Retype every entry below without pictures.

[INPUT RECORDS]

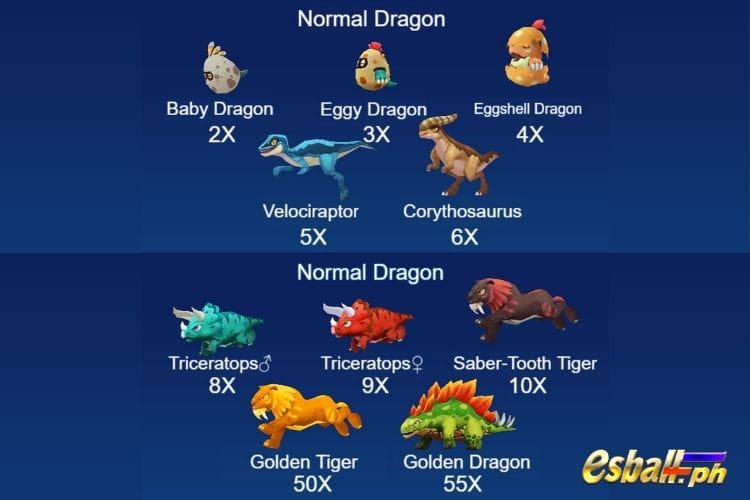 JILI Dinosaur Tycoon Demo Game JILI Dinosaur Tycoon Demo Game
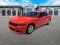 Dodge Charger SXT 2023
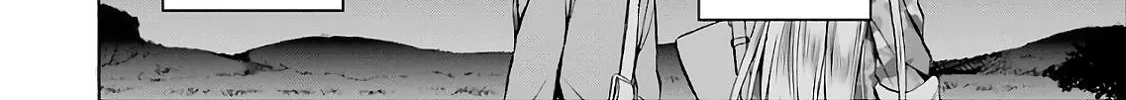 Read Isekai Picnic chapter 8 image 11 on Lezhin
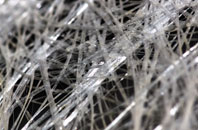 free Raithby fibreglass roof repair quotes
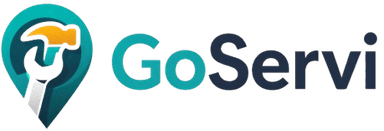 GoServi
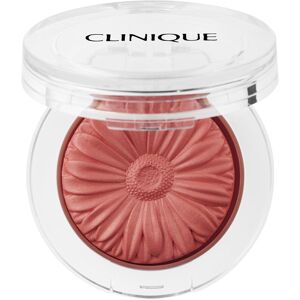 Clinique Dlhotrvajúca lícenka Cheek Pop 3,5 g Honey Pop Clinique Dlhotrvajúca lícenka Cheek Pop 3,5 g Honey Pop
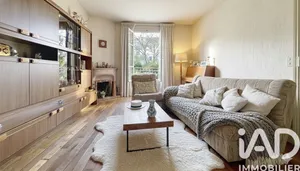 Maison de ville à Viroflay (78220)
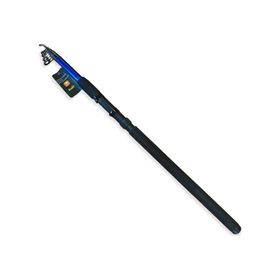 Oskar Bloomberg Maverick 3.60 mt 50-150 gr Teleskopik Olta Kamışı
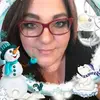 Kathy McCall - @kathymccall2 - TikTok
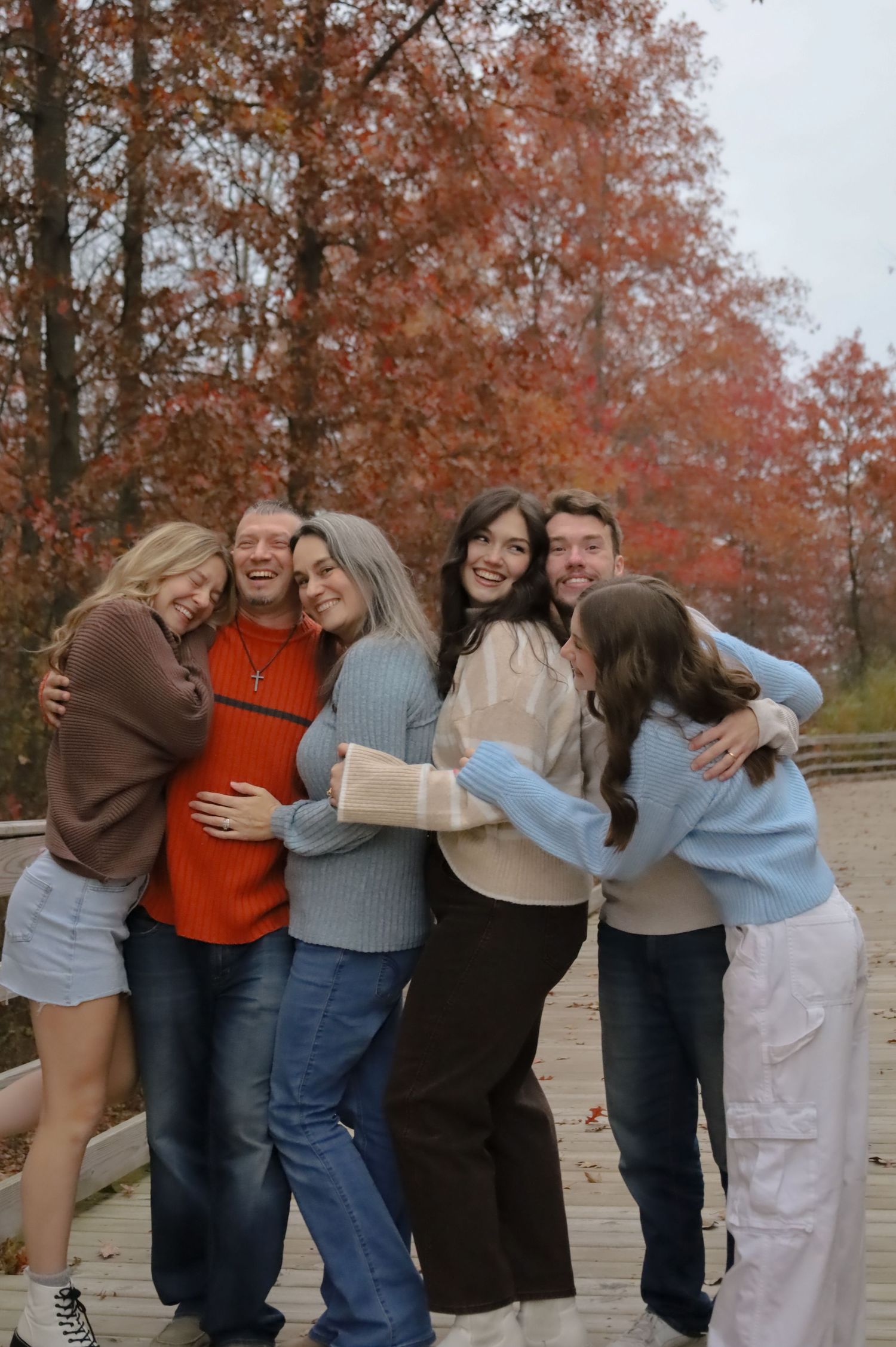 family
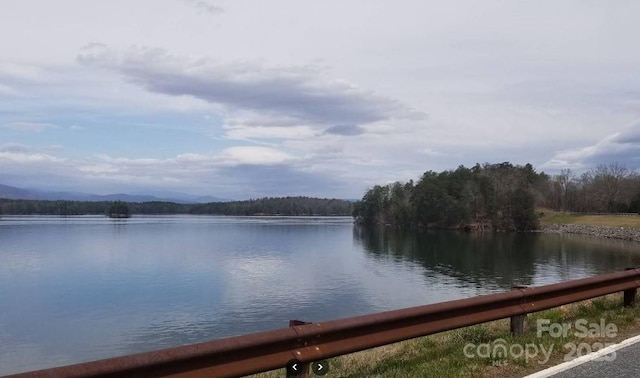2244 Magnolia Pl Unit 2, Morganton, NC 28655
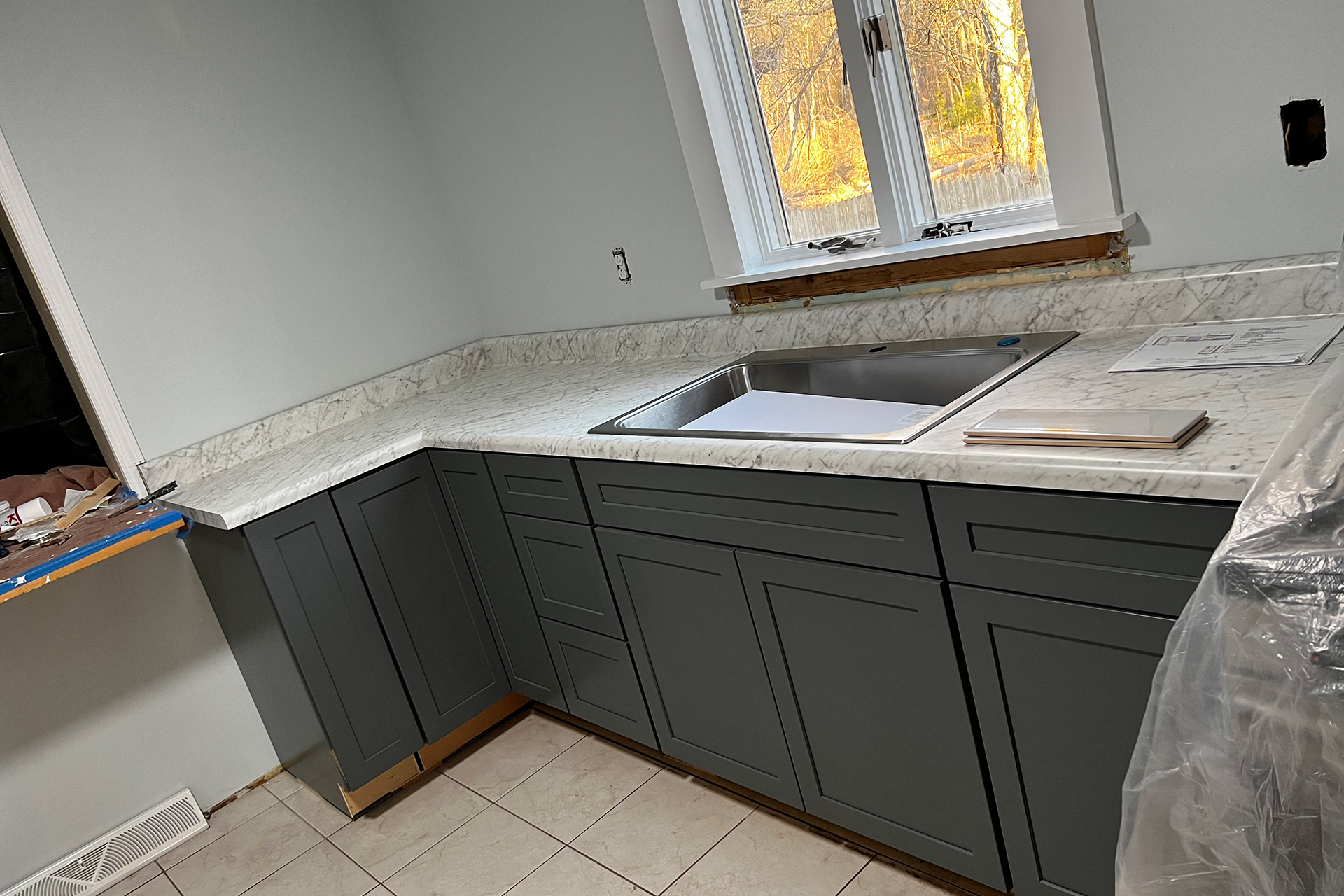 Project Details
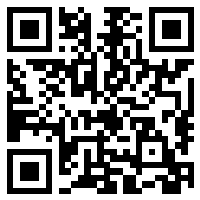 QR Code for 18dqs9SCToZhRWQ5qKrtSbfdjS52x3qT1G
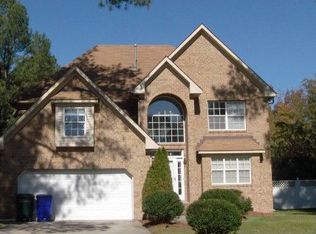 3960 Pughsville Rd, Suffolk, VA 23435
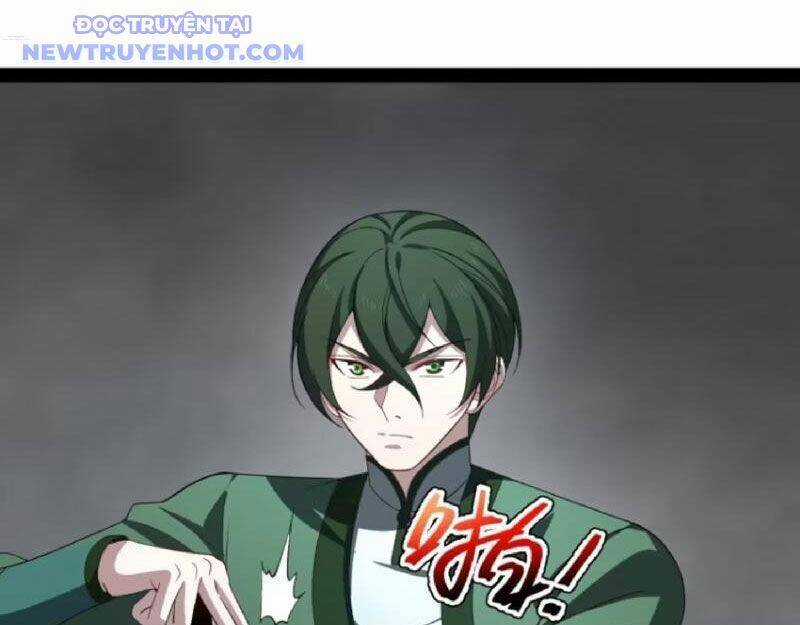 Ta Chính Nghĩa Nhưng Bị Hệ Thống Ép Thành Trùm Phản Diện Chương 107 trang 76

[/INPUT RECORDS]

_REPLY TO THE EXERCISE_.
 JILI Dinosaur Tycoon Demo Game JILI Dinosaur Tycoon Demo Game
 Dodge Charger SXT 2023
 Read Isekai Picnic chapter 8 image 11 on Lezhin
 free Raithby fibreglass roof repair quotes
 GoServi
 Clinique Dlhotrvajúca lícenka Cheek Pop 3,5 g Honey Pop Clinique Dlhotrvajúca lícenka Cheek Pop 3,5 g Honey Pop
 Maison de ville à Viroflay (78220)
 Oskar Bloomberg Maverick 3.60 mt 50-150 gr Teleskopik Olta Kamışı
 Kathy McCall - @kathymccall2 - TikTok
 family
2244 Magnolia Pl Unit 2, Morganton, NC 28655
 Project Details
 QR Code for 18dqs9SCToZhRWQ5qKrtSbfdjS52x3qT1G
 3960 Pughsville Rd, Suffolk, VA 23435
 Ta Chính Nghĩa Nhưng Bị Hệ Thống Ép Thành Trùm Phản Diện Chương 107 trang 76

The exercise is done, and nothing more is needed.